§ Stated goal 1
Reproduce the Sharilyn Hale profile word for word, in its entirety.

§ Text block
Start
Generous families: Using Governance to Guide Family Philanthropy

Dr. Sharilyn Hale offers customized expertise to help those who give, give well, engage their families, and channel their wealth and influence for good. As President of Watermark Philanthropic Counsel, Sharilyn is professional and discrete, working with leading philanthropists, generous families, and social purpose organizations across Canada and the Caribbean. Drawing from the best global practices and knowledge in philanthropic strategy, governance, organizational development, and research, her client engagements result in confidence and clarity.

Sharilyn is a faculty member of the Ultra High Net Worth Institute, a think tank established to advance the practice of those working in the family wealth space. She’s also an advisor with 21/64 to support multi-generational family philanthropy and holds the Master Financial Advisor – Philanthropy (MFA-P) designation demonstrating expertise in all aspects of strategic charitable gift planning. She’s a Trusted Family Advisor with the Institute for Preparing Heirs, and a member of the Canadian Association of Gift Planners. A Chartered Director (C.Dir), Sharilyn is also a certified governance advisor and trainer with BoardSource, blending the best of corporate and family governance in her work with foundation and nonprofit boards. 

She is an invited speaker, author, and educator to professional communities around the world, known for her ability to combine on-the-ground practical experience with the best of philanthropic theory and research. She holds undergraduate degrees in Theology and Psychology and a graduate degree in Philanthropy. She earned a doctor of education degree, where her award-winning research on family philanthropy governance in Canada produced a model that helps families approach their giving in a meaningful way that works. She recently completed a study exploring affluent philanthropy in the Caribbean, where she grew up and continues to work.

 A committed volunteer, Sharilyn is a member of the Advisory Council for Canada’s first graduate degree program in Philanthropy and Nonprofit Leadership at Carleton University; a program initiated by a group of sector leaders – including Sharilyn – who saw a need to strengthen Canada’s philanthropic eco-system.
End
§ Supplied records
Start
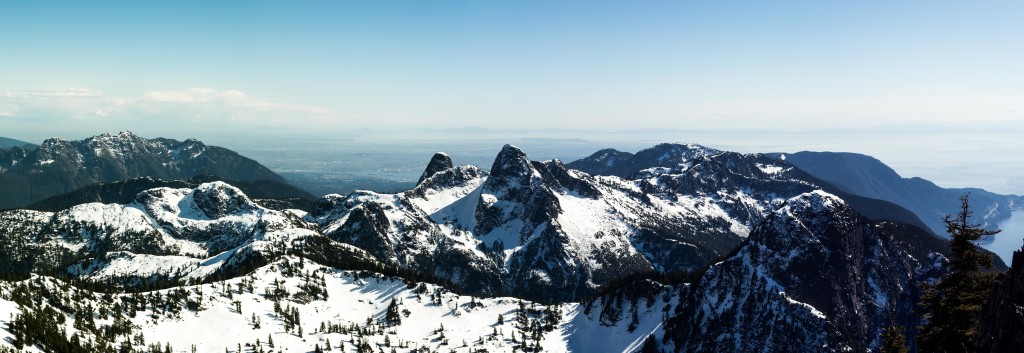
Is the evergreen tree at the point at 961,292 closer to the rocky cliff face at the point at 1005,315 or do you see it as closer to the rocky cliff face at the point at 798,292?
the rocky cliff face at the point at 1005,315

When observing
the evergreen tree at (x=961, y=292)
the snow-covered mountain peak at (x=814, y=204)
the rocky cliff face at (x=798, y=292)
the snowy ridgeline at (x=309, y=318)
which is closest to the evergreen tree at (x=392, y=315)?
the snowy ridgeline at (x=309, y=318)

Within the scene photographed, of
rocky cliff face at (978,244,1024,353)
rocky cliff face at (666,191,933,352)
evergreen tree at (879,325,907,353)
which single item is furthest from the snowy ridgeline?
rocky cliff face at (978,244,1024,353)

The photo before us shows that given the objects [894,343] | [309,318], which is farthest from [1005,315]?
[309,318]

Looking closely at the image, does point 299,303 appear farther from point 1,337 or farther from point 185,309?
point 1,337

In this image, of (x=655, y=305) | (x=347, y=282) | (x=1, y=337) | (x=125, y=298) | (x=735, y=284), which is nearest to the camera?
(x=1, y=337)

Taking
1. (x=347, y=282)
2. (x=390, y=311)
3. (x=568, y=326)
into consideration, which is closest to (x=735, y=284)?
(x=568, y=326)

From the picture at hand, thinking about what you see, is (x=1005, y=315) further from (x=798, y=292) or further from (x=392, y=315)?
(x=392, y=315)
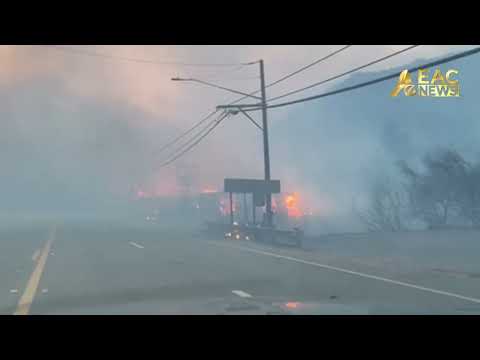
End
§ Stated goal 2
Rewrite the stretch of rows from the one containing "From the picture" through the last row, requests included, multiplying every coordinate in the answers by 0.55 and rounding to whole numbers with halves rounded up. Give only those rows, and omit the pictures.

§ Solution 1
Generous families: Using Governance to Guide Family Philanthropy

Dr. Sharilyn Hale offers customized expertise to help those who give, give well, engage their families, and channel their wealth and influence for good. As President of Watermark Philanthropic Counsel, Sharilyn is professional and discrete, working with leading philanthropists, generous families, and social purpose organizations across Canada and the Caribbean. Drawing from the best global practices and knowledge in philanthropic strategy, governance, organizational development, and research, her client engagements result in confidence and clarity.

Sharilyn is a faculty member of the Ultra High Net Worth Institute, a think tank established to advance the practice of those working in the family wealth space. She’s also an advisor with 21/64 to support multi-generational family philanthropy and holds the Master Financial Advisor – Philanthropy (MFA-P) designation demonstrating expertise in all aspects of strategic charitable gift planning. She’s a Trusted Family Advisor with the Institute for Preparing Heirs, and a member of the Canadian Association of Gift Planners. A Chartered Director (C.Dir), Sharilyn is also a certified governance advisor and trainer with BoardSource, blending the best of corporate and family governance in her work with foundation and nonprofit boards. 

She is an invited speaker, author, and educator to professional communities around the world, known for her ability to combine on-the-ground practical experience with the best of philanthropic theory and research. She holds undergraduate degrees in Theology and Psychology and a graduate degree in Philanthropy. She earned a doctor of education degree, where her award-winning research on family philanthropy governance in Canada produced a model that helps families approach their giving in a meaningful way that works. She recently completed a study exploring affluent philanthropy in the Caribbean, where she grew up and continues to work.

 A committed volunteer, Sharilyn is a member of the Advisory Council for Canada’s first graduate degree program in Philanthropy and Nonprofit Leadership at Carleton University; a program initiated by a group of sector leaders – including Sharilyn – who saw a need to strengthen Canada’s philanthropic eco-system.

§ Solution 2
From the picture at hand, thinking about what you see, is (x=1005, y=315) further from (x=798, y=292) or further from (x=392, y=315)?
(x=216, y=173)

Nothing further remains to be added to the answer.